Document excerpt>
The Children's and Licensing unit, one of seven business units of BBC Worldwide, has been through a choppy couple of years, but is now poised for a bright future under new leadership and a newly implemented strategy for growth.

BBC Worldwide, which is the commercial arm of the BBC and the champion of some of the world's best-known brands from Teletubbies to Planet Earth, is also parent to one of the world's largest licensors—ranked No. 21 in License! Global's Top 100 Licensors—and second-largest licensor in the U.K. Its business units produced revenues of over £1 billion (over $1.6 billion) last year and profits of £103 million ($168 million). Each year, BBC reinvests profits into programming as a vital engine of revenue that supports TV programs that have become favorites worldwide.

The view ahead aims to soften the effects of peaks and troughs and expand international business so that rather than 80 percent of its revenue being home grown and 20 percent from overseas, it will be the other way around.

When Neil Ross Russell arrived a year ago as managing director of Children's and Licensing, he found a business set up for boom and not for lean times. "It wasn't an appropriate structure for a modern licensing business," he recalls. So he set about refocusing the business in three core areas and then, as he puts it, "crashed things together."

Just as BBC Worldwide moved into its sparkling new headquarters in White City, located in West London, Russell implemented a significant realignment that would focus on brand management, international expansion, and adult and family licensing.

Source data>
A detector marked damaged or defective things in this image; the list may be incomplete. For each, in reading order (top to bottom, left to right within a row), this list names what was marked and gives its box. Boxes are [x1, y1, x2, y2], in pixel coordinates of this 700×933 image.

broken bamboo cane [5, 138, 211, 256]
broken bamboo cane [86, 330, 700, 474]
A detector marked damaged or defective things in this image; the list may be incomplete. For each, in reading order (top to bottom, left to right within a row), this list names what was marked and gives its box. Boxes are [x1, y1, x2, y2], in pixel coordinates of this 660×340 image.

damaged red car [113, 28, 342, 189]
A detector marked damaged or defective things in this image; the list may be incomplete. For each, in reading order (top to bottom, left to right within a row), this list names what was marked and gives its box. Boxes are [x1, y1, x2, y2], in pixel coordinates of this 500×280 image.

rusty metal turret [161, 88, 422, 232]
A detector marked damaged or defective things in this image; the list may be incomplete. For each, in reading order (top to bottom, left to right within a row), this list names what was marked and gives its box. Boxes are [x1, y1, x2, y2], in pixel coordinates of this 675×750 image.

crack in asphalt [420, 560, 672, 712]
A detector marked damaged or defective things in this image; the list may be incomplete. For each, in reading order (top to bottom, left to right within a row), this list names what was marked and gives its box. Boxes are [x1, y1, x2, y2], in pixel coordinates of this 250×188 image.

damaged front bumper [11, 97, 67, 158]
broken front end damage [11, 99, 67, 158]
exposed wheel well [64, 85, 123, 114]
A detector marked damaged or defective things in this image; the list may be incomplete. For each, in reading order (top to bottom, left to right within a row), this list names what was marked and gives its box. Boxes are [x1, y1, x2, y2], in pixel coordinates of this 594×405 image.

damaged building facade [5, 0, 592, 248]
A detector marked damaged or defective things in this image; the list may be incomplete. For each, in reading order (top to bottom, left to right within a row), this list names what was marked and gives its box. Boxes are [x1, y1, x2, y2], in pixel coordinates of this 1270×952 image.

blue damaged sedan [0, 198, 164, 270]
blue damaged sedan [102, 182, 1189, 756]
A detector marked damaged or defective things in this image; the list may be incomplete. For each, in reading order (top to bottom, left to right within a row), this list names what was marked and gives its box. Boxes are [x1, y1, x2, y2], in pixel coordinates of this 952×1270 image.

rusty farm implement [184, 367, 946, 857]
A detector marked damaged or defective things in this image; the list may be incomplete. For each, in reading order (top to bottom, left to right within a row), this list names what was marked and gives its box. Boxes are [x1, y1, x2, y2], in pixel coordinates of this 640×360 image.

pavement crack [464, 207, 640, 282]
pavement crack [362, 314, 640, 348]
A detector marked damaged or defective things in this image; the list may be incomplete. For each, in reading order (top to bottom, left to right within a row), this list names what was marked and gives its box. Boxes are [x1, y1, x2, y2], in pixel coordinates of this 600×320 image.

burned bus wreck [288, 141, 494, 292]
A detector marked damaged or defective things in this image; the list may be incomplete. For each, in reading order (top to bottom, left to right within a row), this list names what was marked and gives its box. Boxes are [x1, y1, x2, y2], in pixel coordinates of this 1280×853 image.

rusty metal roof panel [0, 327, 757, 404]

Your tasks>
(A) Render this sentence from the BBC Worldwide licensing article in Spanish: "Each year, BBC reinvests profits into programming as a vital engine of revenue that supports TV programs that have become favorites worldwide."
(B) Resume the article on BBC Worldwide's Children's and Licensing unit after its final sentence, carrying it on in the same reporting style.

Answers to this exercise>
(A) Cada año, la BBC reinvierte sus beneficios en programación como un motor vital de ingresos que respalda programas de televisión que se han convertido en favoritos en todo el mundo.

(B)
"It was deliberately fast," says Russell. "We could do analysis paralysis or we could crash it together and see where the chips lie. We had just moved into this new building and I knew we had to act quickly."

In May, Russell made a major strategic move by appointing U.S. brand executive, Tom Keefer, formerly with Mattel, as global head of licensing. to be based in New York. It represented a key appointment in Russell's plan, first, because his strategy for international expansion starts with the U.S. and, second, because he is keen to re-import knowledge and experience of the U.S. licensing and retail markets back to Europe. While it's Keefer's first foray into working with television brands, the former Mattel exec has extensive experience working with global consumer brands.

Both executives admit that for international expansion—meaning expansion to the U.S.—they have a strong sense of urgency because it's where the biggest "prizes" are to be had. "The big step and change in our business won't be from the U.K. So Keefer was appointed to build our international business starting in the U.S. All the work we've done in the last year has crystallized the fact that we're part of a global market," says Russell.

And after the 2010 digital switchover, all homes will have 40 channels and BBC Worldwide has to plan to survive in that landscape.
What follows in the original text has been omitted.